Kegiatan yang berlangsung di SMA Negeri 4 Medan pada 14 Agustus 2026 tersebut merupakan bentuk sinergi dan komitmen bersama dalam meningkatkan pemahaman mengenai penanganan korban dalam kondisi gawat darurat, khususnya pada situasi kecelakaan lalu lintas.
Pelatihan diberikan oleh tenaga medis profesional dari RS Mahawira dengan materi yang mencakup penilaian kondisi korban, pertolongan pertama pada kecelakaan, bantuan hidup dasar (BHD), resusitasi jantung paru (RJP/CPR), serta tata cara evakuasi korban secara aman.
Selain mendapatkan materi secara teori, para peserta juga mengikuti praktik dan simulasi penanganan korban.
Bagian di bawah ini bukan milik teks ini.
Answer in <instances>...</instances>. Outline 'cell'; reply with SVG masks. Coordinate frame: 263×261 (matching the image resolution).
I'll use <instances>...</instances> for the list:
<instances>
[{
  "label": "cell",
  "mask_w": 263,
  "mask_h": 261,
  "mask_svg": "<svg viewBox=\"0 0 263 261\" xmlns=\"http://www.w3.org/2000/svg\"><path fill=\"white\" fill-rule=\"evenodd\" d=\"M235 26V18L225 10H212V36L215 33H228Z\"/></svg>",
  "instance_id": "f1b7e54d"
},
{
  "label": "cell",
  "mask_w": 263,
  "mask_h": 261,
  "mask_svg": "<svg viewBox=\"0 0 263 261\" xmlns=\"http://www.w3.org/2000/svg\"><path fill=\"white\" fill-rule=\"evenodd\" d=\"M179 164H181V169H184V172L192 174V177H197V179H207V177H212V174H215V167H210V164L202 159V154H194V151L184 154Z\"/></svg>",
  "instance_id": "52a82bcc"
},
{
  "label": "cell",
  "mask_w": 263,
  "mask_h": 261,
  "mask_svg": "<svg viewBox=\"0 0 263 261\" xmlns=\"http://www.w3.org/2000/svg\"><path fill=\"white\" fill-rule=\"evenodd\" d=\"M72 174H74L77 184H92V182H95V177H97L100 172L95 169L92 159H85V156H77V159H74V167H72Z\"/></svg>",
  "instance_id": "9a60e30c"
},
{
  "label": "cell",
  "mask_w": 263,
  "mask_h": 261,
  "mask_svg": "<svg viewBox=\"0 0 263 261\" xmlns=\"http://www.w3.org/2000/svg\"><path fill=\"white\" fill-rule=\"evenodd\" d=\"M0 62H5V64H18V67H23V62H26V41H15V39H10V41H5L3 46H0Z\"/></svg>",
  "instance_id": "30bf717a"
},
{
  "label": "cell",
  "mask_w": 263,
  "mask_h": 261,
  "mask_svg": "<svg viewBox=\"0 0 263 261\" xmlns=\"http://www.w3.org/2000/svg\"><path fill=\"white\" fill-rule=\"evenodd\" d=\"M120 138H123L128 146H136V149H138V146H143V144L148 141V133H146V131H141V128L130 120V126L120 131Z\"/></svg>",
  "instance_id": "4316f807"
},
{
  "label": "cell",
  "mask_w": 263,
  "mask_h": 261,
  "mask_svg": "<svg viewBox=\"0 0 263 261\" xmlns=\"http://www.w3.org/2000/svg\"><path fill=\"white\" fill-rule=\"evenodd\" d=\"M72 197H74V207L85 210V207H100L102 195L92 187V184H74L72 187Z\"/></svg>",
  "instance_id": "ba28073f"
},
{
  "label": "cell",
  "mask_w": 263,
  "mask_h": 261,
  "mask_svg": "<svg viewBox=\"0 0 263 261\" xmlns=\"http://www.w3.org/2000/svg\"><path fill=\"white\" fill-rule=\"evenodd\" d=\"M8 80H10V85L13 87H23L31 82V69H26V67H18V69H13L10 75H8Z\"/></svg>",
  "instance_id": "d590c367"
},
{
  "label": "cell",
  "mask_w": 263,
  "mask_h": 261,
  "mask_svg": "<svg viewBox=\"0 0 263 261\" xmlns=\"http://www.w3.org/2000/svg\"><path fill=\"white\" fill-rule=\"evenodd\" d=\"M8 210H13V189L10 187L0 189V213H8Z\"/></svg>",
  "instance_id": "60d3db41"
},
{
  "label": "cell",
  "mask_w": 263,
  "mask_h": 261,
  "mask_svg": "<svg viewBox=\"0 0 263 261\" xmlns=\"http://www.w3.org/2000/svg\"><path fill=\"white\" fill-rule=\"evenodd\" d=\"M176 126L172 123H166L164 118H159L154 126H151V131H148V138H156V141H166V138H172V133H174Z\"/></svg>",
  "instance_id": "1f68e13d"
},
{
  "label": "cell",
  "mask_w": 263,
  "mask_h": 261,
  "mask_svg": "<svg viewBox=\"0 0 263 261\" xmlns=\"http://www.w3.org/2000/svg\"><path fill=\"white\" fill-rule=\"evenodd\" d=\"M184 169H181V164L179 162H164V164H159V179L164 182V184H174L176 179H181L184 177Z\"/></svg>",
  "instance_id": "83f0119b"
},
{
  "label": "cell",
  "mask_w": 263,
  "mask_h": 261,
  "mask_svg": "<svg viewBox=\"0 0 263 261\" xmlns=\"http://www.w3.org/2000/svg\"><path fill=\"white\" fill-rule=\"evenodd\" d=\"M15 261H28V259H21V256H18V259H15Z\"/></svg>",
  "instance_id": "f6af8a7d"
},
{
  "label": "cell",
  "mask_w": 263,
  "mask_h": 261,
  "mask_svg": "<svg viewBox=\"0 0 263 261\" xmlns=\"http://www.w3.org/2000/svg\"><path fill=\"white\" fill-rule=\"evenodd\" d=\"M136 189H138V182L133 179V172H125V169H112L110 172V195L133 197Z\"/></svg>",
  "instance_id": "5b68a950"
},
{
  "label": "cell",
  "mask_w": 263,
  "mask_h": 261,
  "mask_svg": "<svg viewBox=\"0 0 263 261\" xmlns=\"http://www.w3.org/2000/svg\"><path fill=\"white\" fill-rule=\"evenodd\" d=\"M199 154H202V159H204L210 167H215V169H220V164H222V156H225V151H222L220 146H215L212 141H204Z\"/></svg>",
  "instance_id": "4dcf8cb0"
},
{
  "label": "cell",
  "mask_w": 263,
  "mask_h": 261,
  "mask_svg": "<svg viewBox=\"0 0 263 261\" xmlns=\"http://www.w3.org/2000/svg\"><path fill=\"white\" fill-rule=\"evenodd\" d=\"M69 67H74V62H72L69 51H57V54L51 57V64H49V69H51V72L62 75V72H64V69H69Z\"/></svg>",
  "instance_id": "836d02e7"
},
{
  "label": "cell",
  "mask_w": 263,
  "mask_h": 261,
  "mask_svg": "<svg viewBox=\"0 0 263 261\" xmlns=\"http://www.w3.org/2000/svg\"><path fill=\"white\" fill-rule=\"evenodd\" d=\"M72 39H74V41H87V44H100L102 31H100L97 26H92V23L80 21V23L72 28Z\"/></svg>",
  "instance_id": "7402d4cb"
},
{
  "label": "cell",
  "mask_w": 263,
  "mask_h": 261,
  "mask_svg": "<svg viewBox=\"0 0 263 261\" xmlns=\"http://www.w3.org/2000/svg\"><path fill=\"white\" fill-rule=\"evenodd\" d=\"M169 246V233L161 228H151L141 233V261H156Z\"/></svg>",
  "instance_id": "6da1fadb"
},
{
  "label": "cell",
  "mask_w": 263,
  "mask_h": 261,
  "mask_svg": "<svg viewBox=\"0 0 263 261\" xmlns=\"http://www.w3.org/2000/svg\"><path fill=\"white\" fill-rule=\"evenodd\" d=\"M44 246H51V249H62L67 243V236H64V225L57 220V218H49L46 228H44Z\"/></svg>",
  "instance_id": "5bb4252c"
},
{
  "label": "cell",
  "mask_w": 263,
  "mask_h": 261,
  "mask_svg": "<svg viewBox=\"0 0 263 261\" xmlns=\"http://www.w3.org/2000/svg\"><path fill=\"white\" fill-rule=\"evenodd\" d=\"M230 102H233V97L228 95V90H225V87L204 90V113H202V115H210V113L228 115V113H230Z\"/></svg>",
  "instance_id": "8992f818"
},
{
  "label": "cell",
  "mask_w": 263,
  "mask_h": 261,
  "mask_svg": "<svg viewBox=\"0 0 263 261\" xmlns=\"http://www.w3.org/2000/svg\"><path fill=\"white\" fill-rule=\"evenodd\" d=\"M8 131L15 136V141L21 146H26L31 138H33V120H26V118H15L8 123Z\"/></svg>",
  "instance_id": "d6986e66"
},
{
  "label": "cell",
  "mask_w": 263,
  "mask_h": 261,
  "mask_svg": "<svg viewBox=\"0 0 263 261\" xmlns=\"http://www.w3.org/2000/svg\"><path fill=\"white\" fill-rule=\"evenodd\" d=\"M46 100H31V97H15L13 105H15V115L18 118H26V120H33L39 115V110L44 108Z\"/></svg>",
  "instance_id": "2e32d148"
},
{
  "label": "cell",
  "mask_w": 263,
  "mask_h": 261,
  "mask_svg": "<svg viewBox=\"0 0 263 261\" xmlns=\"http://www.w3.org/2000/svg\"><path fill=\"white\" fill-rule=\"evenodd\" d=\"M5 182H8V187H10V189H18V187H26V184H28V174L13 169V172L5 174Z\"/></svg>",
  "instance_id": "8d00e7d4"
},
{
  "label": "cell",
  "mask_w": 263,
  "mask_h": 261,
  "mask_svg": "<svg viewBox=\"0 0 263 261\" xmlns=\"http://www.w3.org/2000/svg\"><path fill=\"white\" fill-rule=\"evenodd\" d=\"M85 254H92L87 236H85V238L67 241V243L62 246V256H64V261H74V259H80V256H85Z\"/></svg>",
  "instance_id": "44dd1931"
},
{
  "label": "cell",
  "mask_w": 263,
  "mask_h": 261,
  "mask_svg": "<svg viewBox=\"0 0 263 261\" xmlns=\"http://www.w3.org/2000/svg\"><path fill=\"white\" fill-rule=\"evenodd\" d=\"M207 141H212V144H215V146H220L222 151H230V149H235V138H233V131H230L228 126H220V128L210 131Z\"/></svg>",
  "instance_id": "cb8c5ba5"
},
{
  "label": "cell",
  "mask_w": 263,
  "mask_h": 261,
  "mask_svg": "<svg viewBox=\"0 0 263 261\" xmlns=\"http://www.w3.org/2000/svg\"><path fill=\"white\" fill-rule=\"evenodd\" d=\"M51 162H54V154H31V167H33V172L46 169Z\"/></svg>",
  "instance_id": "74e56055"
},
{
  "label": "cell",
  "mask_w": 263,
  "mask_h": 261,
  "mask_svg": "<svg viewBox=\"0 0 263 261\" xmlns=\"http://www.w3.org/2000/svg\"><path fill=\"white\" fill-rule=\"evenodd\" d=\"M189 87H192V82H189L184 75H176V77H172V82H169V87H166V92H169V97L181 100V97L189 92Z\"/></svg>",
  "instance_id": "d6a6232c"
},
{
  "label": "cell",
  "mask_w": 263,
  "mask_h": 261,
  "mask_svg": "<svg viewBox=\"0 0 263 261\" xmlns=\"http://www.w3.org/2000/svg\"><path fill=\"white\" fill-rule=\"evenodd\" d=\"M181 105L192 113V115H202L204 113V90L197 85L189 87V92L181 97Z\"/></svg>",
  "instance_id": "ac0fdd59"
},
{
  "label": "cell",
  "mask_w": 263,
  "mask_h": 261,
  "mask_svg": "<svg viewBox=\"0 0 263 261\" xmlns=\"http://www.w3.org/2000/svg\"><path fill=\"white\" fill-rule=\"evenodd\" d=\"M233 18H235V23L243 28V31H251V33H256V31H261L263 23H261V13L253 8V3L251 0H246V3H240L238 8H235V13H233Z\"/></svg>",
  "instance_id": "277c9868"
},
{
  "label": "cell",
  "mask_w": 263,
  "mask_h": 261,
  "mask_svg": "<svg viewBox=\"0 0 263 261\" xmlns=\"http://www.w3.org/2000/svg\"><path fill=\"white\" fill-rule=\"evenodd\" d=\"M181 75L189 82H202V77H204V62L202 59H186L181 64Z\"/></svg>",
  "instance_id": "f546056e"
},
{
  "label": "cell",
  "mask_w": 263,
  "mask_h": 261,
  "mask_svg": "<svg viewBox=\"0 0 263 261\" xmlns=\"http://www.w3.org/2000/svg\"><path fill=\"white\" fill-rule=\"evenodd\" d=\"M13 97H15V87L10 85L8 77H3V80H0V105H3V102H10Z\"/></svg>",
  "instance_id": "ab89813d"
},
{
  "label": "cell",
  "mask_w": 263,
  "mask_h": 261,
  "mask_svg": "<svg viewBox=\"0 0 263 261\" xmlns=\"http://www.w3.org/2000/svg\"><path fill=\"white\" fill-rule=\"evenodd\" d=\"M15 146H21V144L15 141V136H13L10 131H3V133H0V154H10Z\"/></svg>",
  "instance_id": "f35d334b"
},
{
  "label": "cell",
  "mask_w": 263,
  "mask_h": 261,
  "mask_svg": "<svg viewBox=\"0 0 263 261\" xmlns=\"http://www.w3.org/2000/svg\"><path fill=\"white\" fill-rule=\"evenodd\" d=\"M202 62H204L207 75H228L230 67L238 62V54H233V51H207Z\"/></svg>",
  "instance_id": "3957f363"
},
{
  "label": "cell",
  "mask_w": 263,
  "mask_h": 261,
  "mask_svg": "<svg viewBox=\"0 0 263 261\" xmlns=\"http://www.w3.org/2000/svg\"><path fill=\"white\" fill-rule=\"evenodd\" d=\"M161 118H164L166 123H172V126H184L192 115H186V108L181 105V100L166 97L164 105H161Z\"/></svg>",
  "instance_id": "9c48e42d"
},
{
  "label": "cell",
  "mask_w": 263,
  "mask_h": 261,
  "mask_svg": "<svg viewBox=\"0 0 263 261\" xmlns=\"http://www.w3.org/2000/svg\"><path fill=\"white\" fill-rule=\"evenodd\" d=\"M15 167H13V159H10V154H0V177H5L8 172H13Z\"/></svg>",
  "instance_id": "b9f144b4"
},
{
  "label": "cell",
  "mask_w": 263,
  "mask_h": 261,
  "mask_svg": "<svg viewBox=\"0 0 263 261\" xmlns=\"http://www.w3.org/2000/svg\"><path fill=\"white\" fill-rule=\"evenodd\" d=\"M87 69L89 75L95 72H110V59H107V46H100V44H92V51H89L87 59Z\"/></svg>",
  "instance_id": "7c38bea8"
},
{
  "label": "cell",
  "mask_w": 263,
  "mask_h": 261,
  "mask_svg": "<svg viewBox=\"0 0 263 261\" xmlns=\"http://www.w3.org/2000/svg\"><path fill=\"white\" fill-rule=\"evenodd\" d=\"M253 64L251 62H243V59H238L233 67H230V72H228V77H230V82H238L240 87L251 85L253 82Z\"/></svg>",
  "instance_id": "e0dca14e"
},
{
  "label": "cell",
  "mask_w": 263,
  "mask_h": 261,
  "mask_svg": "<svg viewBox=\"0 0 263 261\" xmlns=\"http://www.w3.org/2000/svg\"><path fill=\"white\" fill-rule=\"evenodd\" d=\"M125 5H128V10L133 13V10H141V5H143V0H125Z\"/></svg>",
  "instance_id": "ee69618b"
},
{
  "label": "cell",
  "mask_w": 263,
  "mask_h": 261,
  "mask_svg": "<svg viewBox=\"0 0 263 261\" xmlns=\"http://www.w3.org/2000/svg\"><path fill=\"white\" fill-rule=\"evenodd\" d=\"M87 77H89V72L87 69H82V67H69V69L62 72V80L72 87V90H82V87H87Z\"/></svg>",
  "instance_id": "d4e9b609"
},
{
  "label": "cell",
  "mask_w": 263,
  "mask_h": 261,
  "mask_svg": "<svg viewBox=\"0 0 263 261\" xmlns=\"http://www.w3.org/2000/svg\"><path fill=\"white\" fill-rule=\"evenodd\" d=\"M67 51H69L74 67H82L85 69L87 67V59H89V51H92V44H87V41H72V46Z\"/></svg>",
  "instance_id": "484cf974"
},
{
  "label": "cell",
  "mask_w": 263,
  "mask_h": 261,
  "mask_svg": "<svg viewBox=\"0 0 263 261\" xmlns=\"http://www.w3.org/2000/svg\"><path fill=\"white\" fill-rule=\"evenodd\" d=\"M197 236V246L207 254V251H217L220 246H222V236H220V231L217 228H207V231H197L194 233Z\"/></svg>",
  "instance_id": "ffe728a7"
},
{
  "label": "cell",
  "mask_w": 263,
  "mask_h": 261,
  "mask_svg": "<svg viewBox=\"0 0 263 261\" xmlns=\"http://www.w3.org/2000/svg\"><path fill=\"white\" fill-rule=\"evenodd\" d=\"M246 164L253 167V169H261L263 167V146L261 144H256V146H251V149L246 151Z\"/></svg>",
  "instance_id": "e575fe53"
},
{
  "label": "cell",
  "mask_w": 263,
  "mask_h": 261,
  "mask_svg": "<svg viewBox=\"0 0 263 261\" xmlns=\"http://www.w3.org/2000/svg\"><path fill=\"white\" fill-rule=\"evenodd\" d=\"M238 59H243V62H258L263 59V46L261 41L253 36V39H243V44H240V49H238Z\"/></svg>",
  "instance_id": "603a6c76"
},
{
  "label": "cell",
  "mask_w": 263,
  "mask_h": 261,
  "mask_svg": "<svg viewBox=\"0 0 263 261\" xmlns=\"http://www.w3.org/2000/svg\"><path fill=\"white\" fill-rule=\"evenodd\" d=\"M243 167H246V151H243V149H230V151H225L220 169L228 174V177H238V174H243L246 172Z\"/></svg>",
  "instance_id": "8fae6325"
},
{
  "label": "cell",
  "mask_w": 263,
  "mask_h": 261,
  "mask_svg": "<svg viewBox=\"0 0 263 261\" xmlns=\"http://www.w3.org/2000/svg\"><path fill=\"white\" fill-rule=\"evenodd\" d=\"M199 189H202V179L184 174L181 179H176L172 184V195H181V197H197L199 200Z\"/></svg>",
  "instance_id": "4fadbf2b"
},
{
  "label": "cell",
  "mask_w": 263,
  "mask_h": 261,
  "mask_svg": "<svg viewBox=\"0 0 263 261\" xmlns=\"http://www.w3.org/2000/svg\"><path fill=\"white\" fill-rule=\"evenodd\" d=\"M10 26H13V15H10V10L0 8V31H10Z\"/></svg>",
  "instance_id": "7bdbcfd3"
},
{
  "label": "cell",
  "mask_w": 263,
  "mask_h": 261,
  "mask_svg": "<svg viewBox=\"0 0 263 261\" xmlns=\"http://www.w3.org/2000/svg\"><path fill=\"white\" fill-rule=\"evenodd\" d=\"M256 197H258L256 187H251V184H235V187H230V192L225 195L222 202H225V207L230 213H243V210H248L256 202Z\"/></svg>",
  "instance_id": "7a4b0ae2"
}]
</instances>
Melalui metode tersebut, peserta diharapkan tidak hanya memahami konsep pertolongan gawat darurat, tetapi juga mampu mengambil tindakan yang tepat dan cepat ketika menghadapi kondisi darurat sebelum korban mendapatkan penanganan medis lebih lanjut.
Indharta Pujawarman, selaku Penanggung Jawab Bidang Umum Jasa Raharja Medan, menyampaikan bahwa kemampuan memberikan pertolongan pertama sangat penting karena beberapa menit pertama setelah kejadian dapat menjadi waktu yang krusial bagi keselamatan korban.“Pelatihan ini menjadi bagian penting dari upaya meningkatkan kesiapsiagaan masyarakat dalam menghadapi kondisi gawat darurat. Kami berharap peserta mampu memberikan pertolongan awal dengan tepat, tetap tenang, dan mengutamakan keselamatan korban maupun penolong,” ujarnya.
PT Jasa Raharja (Persero) Cabang Tk I Medan menyelenggarakan kegiatan Program Pengajar Peduli Keselamatan Lalu Lintas (PPKL) di SMA Negeri 4 Medan sebagai upaya meningkatkan pemahaman dan kesadaran para pendidik mengenai pentingnya keselamatan berlalu lintas.
Kegiatan ditutup dengan sesi simulasi, evaluasi & pertanyaan dari para peserta siswa/i SMA Negeri 4 Medan. Ke depan, kegiatan serupa diharapkan dapat dilaksanakan secara berkelanjutan untuk memperluas edukasi dan meningkatkan kesiapsiagaan masyarakat dalam memberikan pertolongan gawat darurat.